_WORK TO BE COMPLETED_
Provide an exact copy of the lines from the beginning of the records through the line that includes "site LEC_S1_J24, 3-frame burst.", and of no others.

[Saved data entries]
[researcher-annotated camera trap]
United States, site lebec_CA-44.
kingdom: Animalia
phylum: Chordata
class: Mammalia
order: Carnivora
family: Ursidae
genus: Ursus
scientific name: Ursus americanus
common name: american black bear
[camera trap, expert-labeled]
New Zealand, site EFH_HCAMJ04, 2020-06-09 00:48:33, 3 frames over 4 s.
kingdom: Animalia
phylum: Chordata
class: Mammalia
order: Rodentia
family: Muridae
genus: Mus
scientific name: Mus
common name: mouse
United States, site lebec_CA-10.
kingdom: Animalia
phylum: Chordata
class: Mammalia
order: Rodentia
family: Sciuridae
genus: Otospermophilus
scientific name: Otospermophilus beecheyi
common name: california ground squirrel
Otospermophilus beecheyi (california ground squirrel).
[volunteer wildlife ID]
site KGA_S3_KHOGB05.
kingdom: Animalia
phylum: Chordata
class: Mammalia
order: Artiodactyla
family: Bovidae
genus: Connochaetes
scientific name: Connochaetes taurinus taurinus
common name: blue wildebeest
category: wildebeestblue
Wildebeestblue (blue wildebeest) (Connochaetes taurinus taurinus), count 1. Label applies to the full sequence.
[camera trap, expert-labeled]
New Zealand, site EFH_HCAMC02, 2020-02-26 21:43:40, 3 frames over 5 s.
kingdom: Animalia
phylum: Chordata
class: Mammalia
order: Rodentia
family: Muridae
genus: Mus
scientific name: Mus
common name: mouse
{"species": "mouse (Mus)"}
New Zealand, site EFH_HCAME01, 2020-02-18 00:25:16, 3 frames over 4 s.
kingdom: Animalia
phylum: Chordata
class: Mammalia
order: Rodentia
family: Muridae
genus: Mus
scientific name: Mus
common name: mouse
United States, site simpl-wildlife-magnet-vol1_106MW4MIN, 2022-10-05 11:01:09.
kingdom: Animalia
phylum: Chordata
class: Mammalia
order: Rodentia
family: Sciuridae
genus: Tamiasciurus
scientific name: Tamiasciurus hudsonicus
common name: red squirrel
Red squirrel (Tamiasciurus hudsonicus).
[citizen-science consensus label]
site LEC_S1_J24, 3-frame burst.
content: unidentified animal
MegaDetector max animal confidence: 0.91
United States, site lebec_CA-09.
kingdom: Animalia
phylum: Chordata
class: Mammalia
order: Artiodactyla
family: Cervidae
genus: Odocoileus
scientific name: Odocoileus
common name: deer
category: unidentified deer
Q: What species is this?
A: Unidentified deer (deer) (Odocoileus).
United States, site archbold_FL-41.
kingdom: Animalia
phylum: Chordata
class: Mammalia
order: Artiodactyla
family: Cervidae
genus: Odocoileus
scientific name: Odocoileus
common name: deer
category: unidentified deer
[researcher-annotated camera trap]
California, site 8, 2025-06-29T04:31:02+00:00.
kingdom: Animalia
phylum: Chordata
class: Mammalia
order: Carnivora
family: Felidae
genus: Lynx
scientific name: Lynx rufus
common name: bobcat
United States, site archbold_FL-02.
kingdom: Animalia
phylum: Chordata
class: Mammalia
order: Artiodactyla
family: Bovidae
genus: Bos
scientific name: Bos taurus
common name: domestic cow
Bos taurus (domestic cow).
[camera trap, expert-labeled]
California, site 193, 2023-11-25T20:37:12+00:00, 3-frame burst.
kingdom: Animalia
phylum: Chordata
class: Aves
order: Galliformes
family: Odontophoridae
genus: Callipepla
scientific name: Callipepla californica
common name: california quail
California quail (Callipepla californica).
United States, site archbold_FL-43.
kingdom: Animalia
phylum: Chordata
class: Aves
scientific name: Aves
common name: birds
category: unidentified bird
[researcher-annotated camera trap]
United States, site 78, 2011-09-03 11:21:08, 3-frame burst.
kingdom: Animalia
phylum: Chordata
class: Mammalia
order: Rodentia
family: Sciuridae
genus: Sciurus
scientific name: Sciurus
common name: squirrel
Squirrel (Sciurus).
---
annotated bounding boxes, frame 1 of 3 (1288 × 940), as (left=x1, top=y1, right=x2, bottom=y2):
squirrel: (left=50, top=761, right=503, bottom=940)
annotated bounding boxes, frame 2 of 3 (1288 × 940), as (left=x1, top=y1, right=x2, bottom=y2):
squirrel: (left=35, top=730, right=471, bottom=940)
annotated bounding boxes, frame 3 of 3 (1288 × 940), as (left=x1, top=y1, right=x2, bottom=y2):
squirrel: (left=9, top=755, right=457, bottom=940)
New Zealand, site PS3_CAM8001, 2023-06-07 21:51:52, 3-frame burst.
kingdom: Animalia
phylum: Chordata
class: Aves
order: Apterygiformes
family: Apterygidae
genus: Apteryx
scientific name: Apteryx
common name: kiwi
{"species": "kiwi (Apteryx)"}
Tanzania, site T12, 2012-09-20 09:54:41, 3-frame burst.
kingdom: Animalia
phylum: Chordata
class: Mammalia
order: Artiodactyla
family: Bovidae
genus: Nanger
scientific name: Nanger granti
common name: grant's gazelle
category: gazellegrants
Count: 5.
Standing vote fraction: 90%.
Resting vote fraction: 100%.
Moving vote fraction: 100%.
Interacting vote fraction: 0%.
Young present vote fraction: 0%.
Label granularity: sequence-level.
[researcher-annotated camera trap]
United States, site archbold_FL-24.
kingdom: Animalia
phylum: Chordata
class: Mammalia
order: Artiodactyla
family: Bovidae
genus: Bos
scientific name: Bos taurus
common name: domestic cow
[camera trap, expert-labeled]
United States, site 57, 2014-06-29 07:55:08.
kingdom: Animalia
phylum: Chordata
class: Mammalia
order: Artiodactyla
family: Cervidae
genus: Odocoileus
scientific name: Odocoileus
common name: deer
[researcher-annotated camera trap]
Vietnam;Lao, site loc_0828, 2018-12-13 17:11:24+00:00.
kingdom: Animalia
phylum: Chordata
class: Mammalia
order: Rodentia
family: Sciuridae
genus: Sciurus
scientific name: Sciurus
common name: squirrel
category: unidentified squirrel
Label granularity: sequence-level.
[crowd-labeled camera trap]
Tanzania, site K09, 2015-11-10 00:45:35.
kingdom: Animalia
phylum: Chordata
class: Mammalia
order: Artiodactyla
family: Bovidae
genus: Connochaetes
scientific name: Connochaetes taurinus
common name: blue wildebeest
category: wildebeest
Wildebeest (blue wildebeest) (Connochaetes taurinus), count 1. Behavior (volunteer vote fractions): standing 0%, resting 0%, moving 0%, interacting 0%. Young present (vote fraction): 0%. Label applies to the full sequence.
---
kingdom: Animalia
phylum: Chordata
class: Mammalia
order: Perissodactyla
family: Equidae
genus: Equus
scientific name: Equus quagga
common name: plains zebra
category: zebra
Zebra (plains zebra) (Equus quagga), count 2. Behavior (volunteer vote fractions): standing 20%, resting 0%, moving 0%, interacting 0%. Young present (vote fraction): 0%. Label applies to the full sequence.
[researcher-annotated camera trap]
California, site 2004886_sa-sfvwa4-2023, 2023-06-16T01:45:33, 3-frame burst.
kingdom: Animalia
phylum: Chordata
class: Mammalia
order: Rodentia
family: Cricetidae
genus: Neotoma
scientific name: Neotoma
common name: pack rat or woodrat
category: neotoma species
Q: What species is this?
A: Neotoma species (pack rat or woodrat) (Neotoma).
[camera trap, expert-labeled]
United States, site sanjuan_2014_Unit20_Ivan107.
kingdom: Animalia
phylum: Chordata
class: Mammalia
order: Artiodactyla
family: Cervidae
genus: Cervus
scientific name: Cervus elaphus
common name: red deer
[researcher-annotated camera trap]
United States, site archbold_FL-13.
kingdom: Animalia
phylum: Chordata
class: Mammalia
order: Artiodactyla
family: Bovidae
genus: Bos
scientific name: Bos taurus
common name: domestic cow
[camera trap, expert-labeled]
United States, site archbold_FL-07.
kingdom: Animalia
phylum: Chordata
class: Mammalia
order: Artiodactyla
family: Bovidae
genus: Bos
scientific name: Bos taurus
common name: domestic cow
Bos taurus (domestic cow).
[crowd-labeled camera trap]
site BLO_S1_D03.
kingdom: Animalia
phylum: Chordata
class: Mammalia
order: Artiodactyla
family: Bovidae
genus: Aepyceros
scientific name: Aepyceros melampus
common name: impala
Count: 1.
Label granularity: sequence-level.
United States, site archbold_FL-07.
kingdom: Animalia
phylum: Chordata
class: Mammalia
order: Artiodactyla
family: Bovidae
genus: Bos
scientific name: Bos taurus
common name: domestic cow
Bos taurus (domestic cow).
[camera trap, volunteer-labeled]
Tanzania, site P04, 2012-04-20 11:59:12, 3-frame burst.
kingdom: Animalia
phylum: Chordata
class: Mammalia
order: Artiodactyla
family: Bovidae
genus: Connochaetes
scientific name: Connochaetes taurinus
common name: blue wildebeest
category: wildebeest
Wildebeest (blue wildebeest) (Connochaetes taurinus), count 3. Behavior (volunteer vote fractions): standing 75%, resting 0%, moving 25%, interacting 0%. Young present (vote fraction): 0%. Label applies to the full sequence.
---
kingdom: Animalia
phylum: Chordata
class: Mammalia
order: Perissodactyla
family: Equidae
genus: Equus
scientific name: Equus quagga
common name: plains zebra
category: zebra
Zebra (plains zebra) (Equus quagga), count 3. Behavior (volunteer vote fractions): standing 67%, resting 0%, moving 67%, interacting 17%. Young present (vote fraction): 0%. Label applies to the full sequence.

_SOLUTION FOR THIS PROBLEM_
[researcher-annotated camera trap]
United States, site lebec_CA-44.
kingdom: Animalia
phylum: Chordata
class: Mammalia
order: Carnivora
family: Ursidae
genus: Ursus
scientific name: Ursus americanus
common name: american black bear
[camera trap, expert-labeled]
New Zealand, site EFH_HCAMJ04, 2020-06-09 00:48:33, 3 frames over 4 s.
kingdom: Animalia
phylum: Chordata
class: Mammalia
order: Rodentia
family: Muridae
genus: Mus
scientific name: Mus
common name: mouse
United States, site lebec_CA-10.
kingdom: Animalia
phylum: Chordata
class: Mammalia
order: Rodentia
family: Sciuridae
genus: Otospermophilus
scientific name: Otospermophilus beecheyi
common name: california ground squirrel
Otospermophilus beecheyi (california ground squirrel).
[volunteer wildlife ID]
site KGA_S3_KHOGB05.
kingdom: Animalia
phylum: Chordata
class: Mammalia
order: Artiodactyla
family: Bovidae
genus: Connochaetes
scientific name: Connochaetes taurinus taurinus
common name: blue wildebeest
category: wildebeestblue
Wildebeestblue (blue wildebeest) (Connochaetes taurinus taurinus), count 1. Label applies to the full sequence.
[camera trap, expert-labeled]
New Zealand, site EFH_HCAMC02, 2020-02-26 21:43:40, 3 frames over 5 s.
kingdom: Animalia
phylum: Chordata
class: Mammalia
order: Rodentia
family: Muridae
genus: Mus
scientific name: Mus
common name: mouse
{"species": "mouse (Mus)"}
New Zealand, site EFH_HCAME01, 2020-02-18 00:25:16, 3 frames over 4 s.
kingdom: Animalia
phylum: Chordata
class: Mammalia
order: Rodentia
family: Muridae
genus: Mus
scientific name: Mus
common name: mouse
United States, site simpl-wildlife-magnet-vol1_106MW4MIN, 2022-10-05 11:01:09.
kingdom: Animalia
phylum: Chordata
class: Mammalia
order: Rodentia
family: Sciuridae
genus: Tamiasciurus
scientific name: Tamiasciurus hudsonicus
common name: red squirrel
Red squirrel (Tamiasciurus hudsonicus).
[citizen-science consensus label]
site LEC_S1_J24, 3-frame burst.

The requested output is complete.